Phenotypic Spectrum of Pentosan Polysulfate Sodium–Associated Maculopathy: A Multicenter Study

Written by: Joshua D. Levinson, MD

September 2019

Adam M. Hanif, MD; Stephen T. Armenti, MD, PhD; Stanford C. Taylor, MD, et al. Phenotypic Spectrum of Pentosan Polysulfate Sodium–Associated Maculopathy A Multicenter Study. JAMA Ophthalmol. Sept 2019.

Pentosan polysulfate sodium (brand name: Elmiron) is used to treat interstitial cystitis (IC), a chronic pain syndrome of the bladder. In 2018, Pearce et al. described a novel pigmentary maculopathy in 6 patients taking long-term PPS.  A retrospective study was performed by Hanif and colleagues compiling cases from 4 institutions to further characterize clinical findings in PPS-associated maculopathy.

Expert reviewers assessed retinal imaging available for patients exposed to PPS. Thirty-five patients with PPS-associated maculopathy were identified. Interstitial cystitis most commonly occurs in females, and 97% of included patients were female. The median age was 60 years. Median length of time taking PPS was 15 years (range 3-22). The median daily dose was 300mg.

The most common referring diagnoses were pattern dystrophy and macular degeneration. Symptoms included blurred vision, metamorphopsia and decreased dark adaptation. Central visual acuity was preserved (median Snellen equivalent 20/25) in most patients, although 6 patients had center-involving atrophy (median Snellen equivalent 20/70).

All cases of PPS-maculopathy were bilateral. The most common fundus finding was paracentral hyperpigmented spots (53%). Pathologic findings were more notable on fundus autofluorescence imaging (FAF) with densely packed hyperautofluorescent and hypoautofluorescent spots being most typical. In 56% of cases, there was a well-circumscribed region of disease in the posterior pole. The phenotypical appearance resembles pattern dystrophy. The authors noted one unique FAF finding is that in eyes with involvement of the peripapillary retina, there was often a peripapillary hypoautofluorescent halo which is distinct from the perippapillary sparing often seen in ABCA-4 related retinopathies.

Optical coherence tomography (OCT) revealed focal elevation or thickening of the retinal pigment epithelium with ellipsoid-zone changes. Cystoid macular edema was present in 9 eyes of 6 patients. Longitudinal data over 3 years was present for 8 patients; hyperpigmented parafoveal spots were noted to spread within the macula over time with an expanding area of FAF-involvement.

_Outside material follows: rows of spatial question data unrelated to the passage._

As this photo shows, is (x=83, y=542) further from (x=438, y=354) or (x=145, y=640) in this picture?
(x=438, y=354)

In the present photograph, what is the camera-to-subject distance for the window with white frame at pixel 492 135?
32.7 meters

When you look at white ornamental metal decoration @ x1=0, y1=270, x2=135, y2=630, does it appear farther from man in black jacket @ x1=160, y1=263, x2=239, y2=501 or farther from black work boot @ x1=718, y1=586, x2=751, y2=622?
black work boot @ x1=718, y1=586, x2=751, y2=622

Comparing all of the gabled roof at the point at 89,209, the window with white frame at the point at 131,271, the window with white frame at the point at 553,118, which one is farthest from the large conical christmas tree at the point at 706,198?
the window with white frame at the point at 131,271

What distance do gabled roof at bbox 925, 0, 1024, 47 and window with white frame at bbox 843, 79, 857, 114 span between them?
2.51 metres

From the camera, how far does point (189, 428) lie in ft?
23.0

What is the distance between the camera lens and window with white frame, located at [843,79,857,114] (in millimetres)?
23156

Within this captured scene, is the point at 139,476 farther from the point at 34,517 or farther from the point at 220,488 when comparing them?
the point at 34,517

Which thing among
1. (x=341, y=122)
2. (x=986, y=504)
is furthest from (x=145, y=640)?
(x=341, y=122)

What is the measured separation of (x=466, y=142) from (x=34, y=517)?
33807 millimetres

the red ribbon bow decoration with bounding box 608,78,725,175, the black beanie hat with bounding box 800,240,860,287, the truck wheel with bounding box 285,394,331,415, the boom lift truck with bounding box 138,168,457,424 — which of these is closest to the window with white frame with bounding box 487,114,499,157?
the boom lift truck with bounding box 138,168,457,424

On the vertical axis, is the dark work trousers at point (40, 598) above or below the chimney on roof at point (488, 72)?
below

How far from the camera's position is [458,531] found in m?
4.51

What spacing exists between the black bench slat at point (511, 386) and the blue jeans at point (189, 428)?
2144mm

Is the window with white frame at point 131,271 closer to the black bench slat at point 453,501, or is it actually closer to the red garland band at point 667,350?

PPS-associated maculopathy is a newly discovered retinal drug toxicity. It is important for clinicians to be aware of this association so that signs of toxicity can be recognized. FAF findings are typically more striking than funduscopic appearance, and multimodal imaging may aid in diagnosis. In most cases, patients were symptomatic despite preserved central acuity. Further study is necessary to determine the incidence of disease and establish screening guidelines.

FAF images from a 73 year old female patient with suspected PPS-maculopathy. This patient was seen at the Retina Group of Washington and was not included in the published study. Note the well- circumscribed prominent speckled hyper- and hypoautofluorescent changes in the posterior pole. There is a peripapillary hypoautofluorescent halo which the study authors noted to be distinct from peripapillary sparing typically seen in pattern dystrophy.